Striking Workers Shame Prestigious Johns Hopkins Hospital Over Low Pay
http://inthesetimes.com/working/entry/16541/striking_workers_shame_prestigious_johns_hopkins_hospital_over_low_pay
On Wednesday, union workers at Johns Hopkins Hospital began a three day strike, demanding higher wages. With their current pay, many workers qualify for food stamps. (Rae Rawls)
THURSDAY, APR 10, 2014, 3:16 PM
BY BRUCE VAIL
Some 2,000 union workers went out on strike Wednesday at Johns Hopkins Hospital in a protest aimed primarily at exposing low wages at Baltimores second biggest employer and one of the nations most prestigious hospitals.
Members of 1199SEIU United Health Workers East hit the picket lines at 6:00 a.m. April 9 for a three-day strike provoked by a stalemate in negotiations for a new contract to cover the union workers. The previous contract expired March 31, and renewal talks earlier this week stalled on the key issue of raising wages, according to 1199SEIU spokesperson Jim McNeill.
Hospital executives had received a ten-day warning of the strike, says 1199SEIU Vice President Vanessa Johnson, so there was ample time to ensure that patient care would not be adversely affected.
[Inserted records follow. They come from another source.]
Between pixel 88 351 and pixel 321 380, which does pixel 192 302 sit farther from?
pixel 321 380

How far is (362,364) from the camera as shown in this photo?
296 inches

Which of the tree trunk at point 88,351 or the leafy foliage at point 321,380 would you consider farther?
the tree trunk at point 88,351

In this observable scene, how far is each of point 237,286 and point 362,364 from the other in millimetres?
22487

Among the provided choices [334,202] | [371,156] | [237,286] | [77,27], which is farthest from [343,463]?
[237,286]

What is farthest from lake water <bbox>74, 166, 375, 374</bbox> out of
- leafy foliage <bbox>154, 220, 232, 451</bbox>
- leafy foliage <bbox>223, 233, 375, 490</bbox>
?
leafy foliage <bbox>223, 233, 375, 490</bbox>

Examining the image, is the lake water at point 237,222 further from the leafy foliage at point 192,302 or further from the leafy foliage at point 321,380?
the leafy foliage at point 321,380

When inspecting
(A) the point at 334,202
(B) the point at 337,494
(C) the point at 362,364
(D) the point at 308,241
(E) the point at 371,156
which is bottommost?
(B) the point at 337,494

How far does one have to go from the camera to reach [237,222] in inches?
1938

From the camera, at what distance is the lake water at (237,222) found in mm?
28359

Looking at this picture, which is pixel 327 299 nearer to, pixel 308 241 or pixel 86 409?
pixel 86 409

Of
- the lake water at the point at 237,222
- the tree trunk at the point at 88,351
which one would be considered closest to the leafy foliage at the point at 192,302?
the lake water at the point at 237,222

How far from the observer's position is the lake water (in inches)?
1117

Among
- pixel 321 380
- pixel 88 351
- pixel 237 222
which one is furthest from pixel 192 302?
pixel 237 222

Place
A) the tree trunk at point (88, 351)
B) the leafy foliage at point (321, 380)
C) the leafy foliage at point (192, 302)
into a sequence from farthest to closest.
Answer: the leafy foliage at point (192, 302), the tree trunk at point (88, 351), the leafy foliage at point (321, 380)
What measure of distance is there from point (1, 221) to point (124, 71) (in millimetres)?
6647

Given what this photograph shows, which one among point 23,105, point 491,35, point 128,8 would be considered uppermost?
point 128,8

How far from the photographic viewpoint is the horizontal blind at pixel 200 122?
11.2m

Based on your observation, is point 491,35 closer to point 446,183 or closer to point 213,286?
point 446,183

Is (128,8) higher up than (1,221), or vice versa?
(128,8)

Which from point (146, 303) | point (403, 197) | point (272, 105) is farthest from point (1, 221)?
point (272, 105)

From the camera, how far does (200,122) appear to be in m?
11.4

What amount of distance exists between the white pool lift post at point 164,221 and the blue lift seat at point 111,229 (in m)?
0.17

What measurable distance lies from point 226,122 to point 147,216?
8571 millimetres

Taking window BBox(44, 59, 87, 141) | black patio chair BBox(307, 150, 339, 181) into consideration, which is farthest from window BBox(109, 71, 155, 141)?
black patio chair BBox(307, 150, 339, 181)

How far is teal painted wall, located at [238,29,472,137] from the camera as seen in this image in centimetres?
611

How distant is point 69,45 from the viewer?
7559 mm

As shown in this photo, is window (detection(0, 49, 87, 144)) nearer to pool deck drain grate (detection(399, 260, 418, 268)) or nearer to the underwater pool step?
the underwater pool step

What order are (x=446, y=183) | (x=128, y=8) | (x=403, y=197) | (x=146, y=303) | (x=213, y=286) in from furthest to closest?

Union members are primarily in maintenance and food service, with some technical workers such as surgical techs. Operations at the enormous Hopkins medical complex are reported to be near-normal with non-union nurses, administrators and temporaries filling in for the unionized strikers. Hopkins spokesperson Kim Hoppe would not respond to repeated inquiries for additional information from Working In These Times.
Labor trouble at Hopkins has been brewing for some time. A year ago, the union signed an unusual one-year contract with the hospital as a stop gap as negotiators wrestled with difficult wage and healthcare issues.
More broadly, the 1199SEIU-Hopkins conflict reflects Baltimores yawning racial divide, with the predominantly African-American union members receiving few of the benefits, as Hopkins well-paid physicians and administrators prosper. That economic divide was thrown into sharp relief Wednesday with low-paid 1199SEIU picketers demonstrating at the entrance to the hospitals huge new medical building, which cost the hospital some $1.1 billion to construct.